Recovering From Shoulder Replacement Surgery
Preparing yourself for any surgery can be an intimidating task, especially an operation as extensive as joint replacement. If you’re considering a shoulder replacement or already have a procedure scheduled, here’s a closer look at what you can expect throughout the recovery process.
The recovery process is different for each patient and varies based on your individual situation. In general, the best way to get the most from your new shoulder joint is to take your rehab seriously and dedicate yourself to the therapy exercises prescribed by your doctor. When does that therapy start? Let’s look at a typical timeline:
First 10 Days After Surgery
After you emerge successfully from surgery, the recovery process begins right away.

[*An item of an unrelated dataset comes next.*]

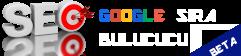 google sırabulucu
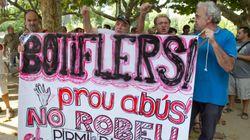 Cataluña aprueba por unanimidad una renta garantizada de 564 euros al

This can sometimes involve a short stay at the hospital, but through Excelsior’s outpatient surgery program, you might qualify to avoid that stay altogether and spend your first few days in a luxury recovery suite or even at home.
About 10 days later, you’ll have your first post-operative visit with your doctor, and any staples or sutures will be removed from your shoulder. This is when therapy begins.
1-3 Months After Surgery
In the next few months, you’ll undergo a physical therapy program including stretches and exercises that are meant to:
- Build muscle strength
- Increase your range of motion
- Protect your new joint
- And help you get back to normal living, pain-free.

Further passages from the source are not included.